- **TRECHO PARA LEITURA**
++++++++

Conversa vai, conversa vem, o alemão decidiu levar os quatro: o Tobias na frente, eu e a Anaëlle sentados atrás e o Loïc jogado no meio das bagagens do homem. Seguimos viagem com ele e não tenho muita coisa para falar a seu respeito, pois eu não entendia nada do que ele falava. E, a propósito, ele falava muito, fosse com o Tobias ou ao celular. A viagem foi cheia de momentos assustadores, pois ele tinha o hábito de gesticular enquanto falava com o Tobias e para isso ele usava as duas mãos. O cúmulo foi quando ele ligou o notebook, colocou-o sobre o painel do carro e acessou a internet. Em todos esses casos a velocidade média era de 115 km/h. Taí a figura:

Enquanto estávamos no carro recebemos uma mensagem da organização dizendo que uma das duplas participantes tinha pego carona com um açougueiro e que após contar a história da competição, o cara decidiu doar como prêmio ao vencedor um presunto de 7 kg.

++++++++

- **DADOS FORNECIDOS**
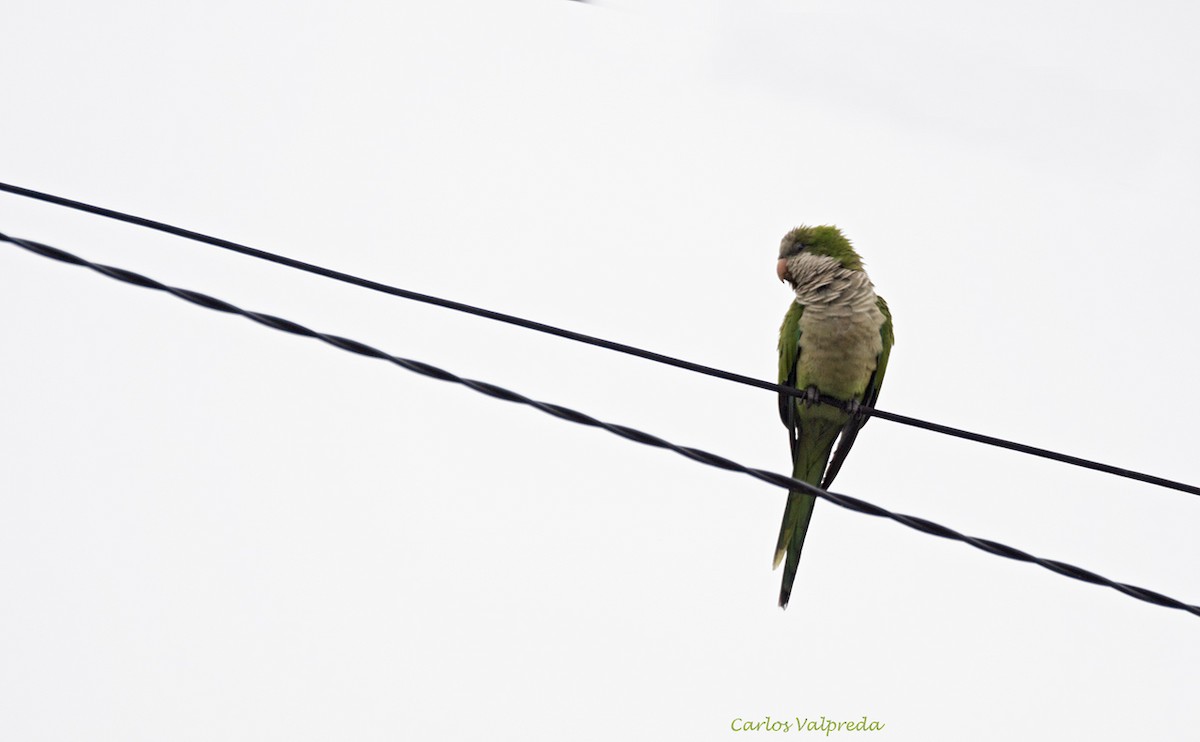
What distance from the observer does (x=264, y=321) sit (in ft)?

++++++++

- **REQUISITOS DA TAREFA**
Continue o trecho sobre a carona com o alemão a partir do ponto em que ele termina. As linhas não têm nenhuma relação com o trecho.

- **RESULTADO DO EXERCÍCIO**
5) Ponto de retorno: Munique
Chegamos a Munique por volta de 00:45. E então descobri que se Metz estava fria, Munique estava um gelo. A nossa primeira constatação foi que quase todos os bares e boates estavam fechados. Encontramos com os amigos do Tobias num ponto central da cidade e rumamos para a estação de metrô enquanto batíamos algumas fotos. A comunicação foi muito tranquila, pois um deles falava francês muito bem e o outro falava inglês.

Chegamos finalmente na casa deles por volta de 02:00. Além dos dois amigos do Tobias, no seu antigo apartamento agora mora também uma estudante polonesa do programa Erasmus Mundus. Ela não ficou nem um pouco feliz por ter sido surpreendida no meio da noite com a chegada de tanta gente. Sobretudo porque ela usava seus trajes de dormir com os dizeres "I love boys" na frente. Largamos nossas bagagens e fizemos uma pequena pausa para comer, escovar os dentes e tomar uma bela cerveja branca da Bavaria!


6) Quem não se comunica se trumpica.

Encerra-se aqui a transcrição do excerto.